Simulation-driven design of bonded joints in fibre composite aircraft structures using progressive damage analyses

Kurzfassung

In fibre composite structures, bonded joints offer mechanical advantages over bolted joints and can thus contribute to lightweight design. Nevertheless, in aircraft constructions most joints use mechanical fastening elements. One of the major obstacles to the use of bonded joints is the complexity of the design task. In addition to the simple strength requirement, a specific failure mode of the joint is required. A so-called stock-break failure in the composite adherend is desired. In order to facilitate design and certification, a simulation-based determination of the failure behaviour is aimed at.
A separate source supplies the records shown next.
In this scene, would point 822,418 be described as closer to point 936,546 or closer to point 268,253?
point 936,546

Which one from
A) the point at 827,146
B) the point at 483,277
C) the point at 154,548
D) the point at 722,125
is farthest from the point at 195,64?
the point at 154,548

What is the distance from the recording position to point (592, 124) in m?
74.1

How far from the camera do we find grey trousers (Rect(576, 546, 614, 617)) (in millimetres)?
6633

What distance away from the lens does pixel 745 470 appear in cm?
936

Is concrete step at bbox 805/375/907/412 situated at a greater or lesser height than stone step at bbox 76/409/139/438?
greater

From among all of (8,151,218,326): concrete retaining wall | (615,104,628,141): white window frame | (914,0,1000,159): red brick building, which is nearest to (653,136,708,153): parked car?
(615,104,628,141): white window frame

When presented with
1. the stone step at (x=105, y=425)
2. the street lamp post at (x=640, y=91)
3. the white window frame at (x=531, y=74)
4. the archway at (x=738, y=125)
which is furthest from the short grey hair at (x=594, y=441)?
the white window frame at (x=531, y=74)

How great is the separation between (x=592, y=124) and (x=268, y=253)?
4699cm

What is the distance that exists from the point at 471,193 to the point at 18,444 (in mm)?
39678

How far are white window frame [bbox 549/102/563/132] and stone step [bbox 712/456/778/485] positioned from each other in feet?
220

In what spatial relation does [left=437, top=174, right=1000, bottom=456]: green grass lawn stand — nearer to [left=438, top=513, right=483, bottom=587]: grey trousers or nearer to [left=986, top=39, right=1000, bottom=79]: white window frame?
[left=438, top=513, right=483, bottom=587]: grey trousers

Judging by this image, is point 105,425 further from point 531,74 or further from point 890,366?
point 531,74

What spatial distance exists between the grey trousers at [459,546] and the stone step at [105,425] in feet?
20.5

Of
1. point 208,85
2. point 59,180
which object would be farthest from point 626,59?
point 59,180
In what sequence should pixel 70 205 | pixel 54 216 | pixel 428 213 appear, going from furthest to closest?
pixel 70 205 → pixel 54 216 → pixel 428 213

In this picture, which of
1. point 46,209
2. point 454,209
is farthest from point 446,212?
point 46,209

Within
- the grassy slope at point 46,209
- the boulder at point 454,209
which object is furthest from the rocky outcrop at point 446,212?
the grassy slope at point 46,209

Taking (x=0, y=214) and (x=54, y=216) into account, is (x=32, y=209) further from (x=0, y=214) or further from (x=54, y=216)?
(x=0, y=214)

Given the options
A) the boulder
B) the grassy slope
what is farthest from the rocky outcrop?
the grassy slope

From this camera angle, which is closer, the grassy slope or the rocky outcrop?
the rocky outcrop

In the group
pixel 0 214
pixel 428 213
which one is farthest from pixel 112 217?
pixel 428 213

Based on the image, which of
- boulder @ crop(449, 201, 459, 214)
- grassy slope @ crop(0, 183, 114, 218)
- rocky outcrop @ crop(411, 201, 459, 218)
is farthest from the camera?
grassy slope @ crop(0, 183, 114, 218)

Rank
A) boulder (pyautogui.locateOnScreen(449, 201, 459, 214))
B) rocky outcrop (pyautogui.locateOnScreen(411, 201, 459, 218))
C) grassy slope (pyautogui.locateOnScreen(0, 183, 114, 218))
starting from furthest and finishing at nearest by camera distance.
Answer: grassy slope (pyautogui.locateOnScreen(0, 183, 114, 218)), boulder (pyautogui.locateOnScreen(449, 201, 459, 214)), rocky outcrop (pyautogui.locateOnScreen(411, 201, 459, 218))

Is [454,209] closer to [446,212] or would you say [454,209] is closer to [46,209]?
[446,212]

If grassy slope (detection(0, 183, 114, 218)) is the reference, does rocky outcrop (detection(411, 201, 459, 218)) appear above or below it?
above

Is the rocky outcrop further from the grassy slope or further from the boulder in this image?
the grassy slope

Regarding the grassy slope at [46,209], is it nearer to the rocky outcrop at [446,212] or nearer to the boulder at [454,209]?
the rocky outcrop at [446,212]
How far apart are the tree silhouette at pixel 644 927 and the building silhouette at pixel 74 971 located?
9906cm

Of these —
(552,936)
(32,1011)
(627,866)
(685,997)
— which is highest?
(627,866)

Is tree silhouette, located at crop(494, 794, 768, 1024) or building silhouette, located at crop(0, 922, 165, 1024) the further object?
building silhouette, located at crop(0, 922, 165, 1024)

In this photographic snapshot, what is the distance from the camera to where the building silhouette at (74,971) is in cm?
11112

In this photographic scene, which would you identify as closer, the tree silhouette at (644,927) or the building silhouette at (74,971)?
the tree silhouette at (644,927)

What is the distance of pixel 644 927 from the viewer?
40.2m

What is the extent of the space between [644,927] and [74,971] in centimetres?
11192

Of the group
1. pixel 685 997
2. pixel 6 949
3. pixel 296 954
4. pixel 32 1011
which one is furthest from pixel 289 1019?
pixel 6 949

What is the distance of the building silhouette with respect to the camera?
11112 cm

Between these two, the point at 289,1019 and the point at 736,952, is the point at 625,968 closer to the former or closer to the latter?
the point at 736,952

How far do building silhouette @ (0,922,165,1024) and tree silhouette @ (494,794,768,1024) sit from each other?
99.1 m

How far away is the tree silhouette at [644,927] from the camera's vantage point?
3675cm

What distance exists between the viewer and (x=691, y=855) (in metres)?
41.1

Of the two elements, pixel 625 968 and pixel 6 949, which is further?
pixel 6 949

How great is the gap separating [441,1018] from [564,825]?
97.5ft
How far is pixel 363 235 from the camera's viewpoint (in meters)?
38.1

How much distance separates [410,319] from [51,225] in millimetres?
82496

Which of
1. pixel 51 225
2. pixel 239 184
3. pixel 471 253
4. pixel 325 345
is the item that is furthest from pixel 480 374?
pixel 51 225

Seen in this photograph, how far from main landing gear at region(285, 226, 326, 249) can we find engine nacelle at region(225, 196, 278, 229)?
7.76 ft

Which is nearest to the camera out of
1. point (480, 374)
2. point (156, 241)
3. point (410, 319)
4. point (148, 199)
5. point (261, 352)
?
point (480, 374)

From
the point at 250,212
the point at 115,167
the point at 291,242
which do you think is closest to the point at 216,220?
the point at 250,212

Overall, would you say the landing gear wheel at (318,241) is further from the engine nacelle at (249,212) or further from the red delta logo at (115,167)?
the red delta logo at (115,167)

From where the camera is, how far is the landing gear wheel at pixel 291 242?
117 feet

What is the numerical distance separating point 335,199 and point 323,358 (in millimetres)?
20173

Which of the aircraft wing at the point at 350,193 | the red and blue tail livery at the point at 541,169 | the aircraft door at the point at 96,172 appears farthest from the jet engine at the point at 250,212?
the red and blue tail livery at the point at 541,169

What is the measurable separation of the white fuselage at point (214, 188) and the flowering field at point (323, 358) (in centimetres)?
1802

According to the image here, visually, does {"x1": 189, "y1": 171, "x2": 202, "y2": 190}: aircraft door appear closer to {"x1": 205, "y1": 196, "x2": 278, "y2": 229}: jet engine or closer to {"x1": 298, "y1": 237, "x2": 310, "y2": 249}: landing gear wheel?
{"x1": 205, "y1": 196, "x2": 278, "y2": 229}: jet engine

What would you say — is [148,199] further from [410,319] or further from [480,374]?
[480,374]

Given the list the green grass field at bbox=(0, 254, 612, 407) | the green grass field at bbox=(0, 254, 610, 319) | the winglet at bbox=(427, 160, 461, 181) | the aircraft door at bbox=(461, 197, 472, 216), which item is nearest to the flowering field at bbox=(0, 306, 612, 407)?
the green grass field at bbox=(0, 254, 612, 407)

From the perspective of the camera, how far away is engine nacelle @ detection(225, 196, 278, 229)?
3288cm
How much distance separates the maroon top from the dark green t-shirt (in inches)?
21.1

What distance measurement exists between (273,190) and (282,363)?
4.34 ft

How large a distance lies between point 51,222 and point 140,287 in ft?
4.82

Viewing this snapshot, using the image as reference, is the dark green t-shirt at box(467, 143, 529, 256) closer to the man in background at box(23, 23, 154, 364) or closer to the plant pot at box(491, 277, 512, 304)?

For this purpose, a holistic but pragmatic approach for the progressive damage analysis of the entire bonded joint is compiled. This holistic approach includes the material behaviour of the fibre composite adherends, i.e. the intra- and interlaminar behaviour, as well as the mechanical behaviour of the adhesive including plasticity and damage. For each component different modelling approaches, varying in complexity and accuracy, are under investigation. In order to test the compiled approaches, the required material parameters are determined experimentally within the scope of this work. To demonstrate the potential of the approach, it is applied to derive a design guideline for the required positioning accuracy of a bonded longitudinal fuselage joint.